:: TEXT EXTRACT ::

Swop objects for the last time. This time do not find other partners, you will share this last story you heard with the entire group as your own in the first person. IF people know each other well, it is fun to let them imitate the mannerisms of the person whose story they hold. This only works, of course, if you chose to let them reveal the identity of the people as objects are swopped.

Debrief

What was this exercise like for you?

Who do the stories belong to?

What was it like to get your own story back after it was filtered by the group? r

Let them write down what theylearned about themselves and the group from this exercise.

Thanks

Thank each other for taking care of the stories and for the gift of giving it back in a new package.

Tips and variations

  1. IT is not always useful to do the writing exercise, it depends on where and why you use the strategy.
  2. In a very large group, divide them into smaller groups of 6. In the final round people will be hearing their own stories back to themselves if they did not swop outside the group of six.
  3. This strategy works very well early in a workshop for people to get to know each other. It is fun to let them swop name tags instead of objects. Of course you will make the story light and not to personal for the start of a process.
  4. If you want to keep the source of each story anonymous, use ordinary playing cards for people to swop. Only the person who had a particular card would know if it was theirs or not.


 

‘This is not a …’ or ‘Use it for something it’s not’ or ‘Props game’

Goal:

• Encourages risk taking and creating a safe climate.
• Develops creative thinking.

Overview:

Participants make a circle around an arbitrary object like an empty water bottle. Each participant gets a chance to step forward and demonstrate what else the object could be.

Time:
10 – 20 minutes

Number of participants: 4 – 12 (if there are more than 12 divide them in smaller circles)

Game flow:

Have the participants stand in a circle. Place an arbitrary object in the middle of the circle. Anything like an empty bottle or a kitchen appliance will do the trick. Tell them that everyone will get a chance to step forward pick up the object and say “This is not a …. (Bottle for example) this is a …( instead of talking, the participant shows  with action what the object might be).  For example if it is a telescope the participant can hold it in front of his/her eye and look around the room. other participants call out what they think the object is until they get it right or they give up. The participant with the object then confirms what it was and returns the object to the middle of the circle.

:::
:: MATERIAL PROVIDED ::

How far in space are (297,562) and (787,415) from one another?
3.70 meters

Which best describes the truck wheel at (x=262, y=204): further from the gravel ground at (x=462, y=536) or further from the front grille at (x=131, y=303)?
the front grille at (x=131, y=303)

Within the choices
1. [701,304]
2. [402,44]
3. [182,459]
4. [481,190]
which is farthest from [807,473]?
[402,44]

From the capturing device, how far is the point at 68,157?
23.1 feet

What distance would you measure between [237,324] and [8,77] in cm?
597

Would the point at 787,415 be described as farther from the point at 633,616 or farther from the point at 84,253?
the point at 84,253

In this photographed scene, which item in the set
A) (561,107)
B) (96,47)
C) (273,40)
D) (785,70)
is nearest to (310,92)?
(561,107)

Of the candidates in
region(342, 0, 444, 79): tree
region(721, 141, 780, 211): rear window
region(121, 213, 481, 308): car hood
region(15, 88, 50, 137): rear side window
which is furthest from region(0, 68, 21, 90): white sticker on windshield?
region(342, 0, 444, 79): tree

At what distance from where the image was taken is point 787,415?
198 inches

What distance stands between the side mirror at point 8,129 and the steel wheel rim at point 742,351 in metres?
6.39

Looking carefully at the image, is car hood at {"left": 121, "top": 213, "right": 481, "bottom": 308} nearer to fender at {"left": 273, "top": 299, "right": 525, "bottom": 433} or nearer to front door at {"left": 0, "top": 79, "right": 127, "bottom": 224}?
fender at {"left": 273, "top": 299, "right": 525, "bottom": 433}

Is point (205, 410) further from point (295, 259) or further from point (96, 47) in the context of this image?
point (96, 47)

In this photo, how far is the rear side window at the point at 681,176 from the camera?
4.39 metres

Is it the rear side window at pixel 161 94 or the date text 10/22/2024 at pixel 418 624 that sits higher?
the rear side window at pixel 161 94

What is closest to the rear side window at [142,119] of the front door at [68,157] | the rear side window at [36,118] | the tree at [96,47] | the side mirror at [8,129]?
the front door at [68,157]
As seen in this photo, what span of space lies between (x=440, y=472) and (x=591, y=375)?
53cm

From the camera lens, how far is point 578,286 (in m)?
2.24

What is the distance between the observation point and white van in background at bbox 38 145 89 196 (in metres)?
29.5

:::

### EXERCISE PROMPT:
Translate this sentence from the workshop games text into Spanish: "Participants make a circle around an arbitrary object like an empty water bottle." Nothing here depends on the records.

### OUTPUT FOR THIS EXERCISE:
Los participantes forman un círculo alrededor de un objeto cualquiera, como una botella de agua vacía.